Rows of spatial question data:
▼

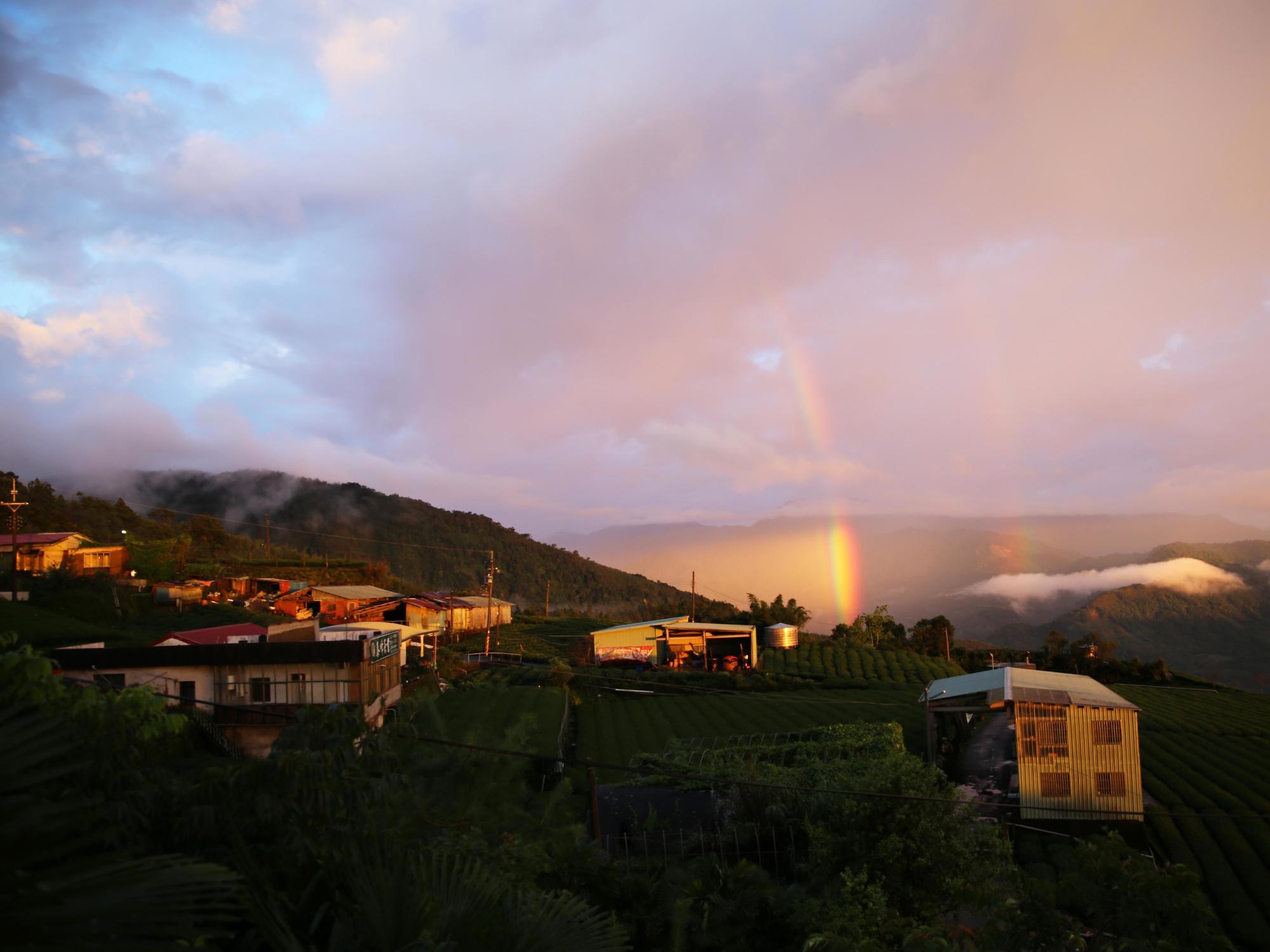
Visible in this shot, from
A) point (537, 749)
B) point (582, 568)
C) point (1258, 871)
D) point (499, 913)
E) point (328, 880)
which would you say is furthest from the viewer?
point (582, 568)

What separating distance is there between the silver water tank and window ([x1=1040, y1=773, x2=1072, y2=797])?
41.7 meters

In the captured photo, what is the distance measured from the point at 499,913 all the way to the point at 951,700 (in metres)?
27.0

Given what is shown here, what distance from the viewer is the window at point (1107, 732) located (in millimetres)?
23422

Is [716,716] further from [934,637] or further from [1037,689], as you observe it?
[934,637]

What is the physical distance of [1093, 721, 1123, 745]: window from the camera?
23422mm

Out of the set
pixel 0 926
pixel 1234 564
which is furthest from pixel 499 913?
pixel 1234 564

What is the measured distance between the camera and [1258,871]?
1933 centimetres

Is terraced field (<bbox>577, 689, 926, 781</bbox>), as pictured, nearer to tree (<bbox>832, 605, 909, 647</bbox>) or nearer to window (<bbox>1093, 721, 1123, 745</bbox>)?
window (<bbox>1093, 721, 1123, 745</bbox>)

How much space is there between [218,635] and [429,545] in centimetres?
10990

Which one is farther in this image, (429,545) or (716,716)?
(429,545)

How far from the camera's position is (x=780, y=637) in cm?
6512

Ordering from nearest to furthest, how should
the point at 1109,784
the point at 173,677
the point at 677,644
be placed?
the point at 173,677 < the point at 1109,784 < the point at 677,644

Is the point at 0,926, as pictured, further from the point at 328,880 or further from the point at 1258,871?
the point at 1258,871

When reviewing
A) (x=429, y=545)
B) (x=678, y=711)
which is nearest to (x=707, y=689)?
(x=678, y=711)
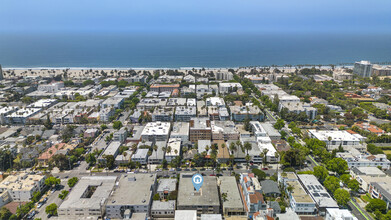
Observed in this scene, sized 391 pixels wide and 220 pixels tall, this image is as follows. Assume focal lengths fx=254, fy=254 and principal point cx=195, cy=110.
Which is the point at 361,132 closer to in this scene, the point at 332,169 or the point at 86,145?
the point at 332,169

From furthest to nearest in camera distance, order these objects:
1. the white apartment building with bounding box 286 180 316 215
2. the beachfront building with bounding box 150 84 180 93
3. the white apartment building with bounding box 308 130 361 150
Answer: the beachfront building with bounding box 150 84 180 93 < the white apartment building with bounding box 308 130 361 150 < the white apartment building with bounding box 286 180 316 215

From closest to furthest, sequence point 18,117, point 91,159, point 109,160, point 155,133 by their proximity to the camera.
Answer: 1. point 109,160
2. point 91,159
3. point 155,133
4. point 18,117

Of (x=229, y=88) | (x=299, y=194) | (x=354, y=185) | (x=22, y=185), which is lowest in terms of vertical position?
(x=22, y=185)

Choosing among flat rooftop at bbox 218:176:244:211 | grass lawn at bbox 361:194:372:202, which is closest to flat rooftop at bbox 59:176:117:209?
flat rooftop at bbox 218:176:244:211

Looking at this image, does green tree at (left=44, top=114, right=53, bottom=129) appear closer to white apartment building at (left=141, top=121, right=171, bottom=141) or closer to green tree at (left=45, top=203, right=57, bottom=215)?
white apartment building at (left=141, top=121, right=171, bottom=141)

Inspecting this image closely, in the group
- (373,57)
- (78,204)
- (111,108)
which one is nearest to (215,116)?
(111,108)

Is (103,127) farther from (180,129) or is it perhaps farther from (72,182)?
(72,182)

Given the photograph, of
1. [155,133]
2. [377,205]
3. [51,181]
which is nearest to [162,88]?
[155,133]

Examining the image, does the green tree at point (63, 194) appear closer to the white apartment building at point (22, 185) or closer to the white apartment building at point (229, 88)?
the white apartment building at point (22, 185)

▲

Turn every line of the data above into a numbered list, skipping blank lines. Leave the pictures out of your answer.

Final result
1. Visible in this shot, from
2. A) point (537, 749)
3. B) point (582, 568)
4. C) point (1258, 871)
5. D) point (499, 913)
6. E) point (328, 880)
7. which would you say is furthest from the viewer?
8. point (582, 568)
9. What separating distance is there between the silver water tank and window ([x1=1040, y1=773, x2=1072, y2=797])?
10. 41.7 meters
11. In the captured photo, what is the distance measured from the point at 499,913 all the way to the point at 951,700 (in metres)?
12. 27.0
13. Given what is shown here, what distance from the viewer is the window at point (1107, 732) located (in millimetres)?
14. 23422
15. Is [716,716] further from [934,637] or further from [1037,689], as you observe it?
16. [934,637]
17. What is the physical distance of [1093, 721, 1123, 745]: window from the camera?
18. 23422mm
19. Out of the set
20. pixel 0 926
21. pixel 1234 564
22. which is furthest from pixel 499 913?
23. pixel 1234 564
24. What is the measured distance between the camera and [1258,871]?
25. 1933 centimetres
26. Is terraced field (<bbox>577, 689, 926, 781</bbox>), as pictured, nearer to tree (<bbox>832, 605, 909, 647</bbox>) or nearer to window (<bbox>1093, 721, 1123, 745</bbox>)?
27. window (<bbox>1093, 721, 1123, 745</bbox>)
28. How much space is there between [218,635] and [429,545] in centimetres?
29. 10990
30. Which one is farther in this image, (429,545) or (716,716)?
31. (429,545)
32. How far from the camera's position is (x=780, y=637) in cm?
33. 6512
34. Ordering from nearest to furthest, how should
35. the point at 1109,784
36. the point at 173,677
37. the point at 677,644
38. be placed?
39. the point at 173,677 < the point at 1109,784 < the point at 677,644
40. Is the point at 0,926, as pictured, further from the point at 328,880 or further from the point at 1258,871?
41. the point at 1258,871
42. When reviewing
43. A) (x=429, y=545)
44. B) (x=678, y=711)
45. which is nearest to (x=707, y=689)?
46. (x=678, y=711)
47. Observed in this scene, sized 391 pixels wide and 220 pixels tall, this image is as follows. Assume focal lengths fx=254, fy=254 and principal point cx=195, cy=110.
48. Which is the point at 361,132 closer to in this scene, the point at 332,169 or the point at 86,145?
49. the point at 332,169
50. From furthest to nearest in camera distance, order these objects:
51. 1. the white apartment building with bounding box 286 180 316 215
52. 2. the beachfront building with bounding box 150 84 180 93
53. 3. the white apartment building with bounding box 308 130 361 150
54. Answer: the beachfront building with bounding box 150 84 180 93 < the white apartment building with bounding box 308 130 361 150 < the white apartment building with bounding box 286 180 316 215
55. From closest to furthest, sequence point 18,117, point 91,159, point 109,160, point 155,133 by their proximity to the camera.
56. Answer: 1. point 109,160
57. 2. point 91,159
58. 3. point 155,133
59. 4. point 18,117
60. Of (x=229, y=88) | (x=299, y=194) | (x=354, y=185) | (x=22, y=185), which is lowest in terms of vertical position?
61. (x=22, y=185)
62. Choosing among flat rooftop at bbox 218:176:244:211 | grass lawn at bbox 361:194:372:202, which is closest to flat rooftop at bbox 59:176:117:209?
63. flat rooftop at bbox 218:176:244:211
64. Looking at this image, does green tree at (left=44, top=114, right=53, bottom=129) appear closer to white apartment building at (left=141, top=121, right=171, bottom=141) or closer to green tree at (left=45, top=203, right=57, bottom=215)?
65. white apartment building at (left=141, top=121, right=171, bottom=141)
66. Inspecting this image closely, in the group
67. - (373,57)
68. - (78,204)
69. - (111,108)
70. which one is nearest to (215,116)?
71. (111,108)
72. Is (103,127) farther from (180,129) or is it perhaps farther from (72,182)?
73. (72,182)
74. Given the photograph, of
75. 1. [155,133]
76. 2. [377,205]
77. 3. [51,181]
78. which is nearest to [162,88]?
79. [155,133]
80. Examining the image, does the green tree at point (63, 194) appear closer to the white apartment building at point (22, 185) or closer to the white apartment building at point (229, 88)?
81. the white apartment building at point (22, 185)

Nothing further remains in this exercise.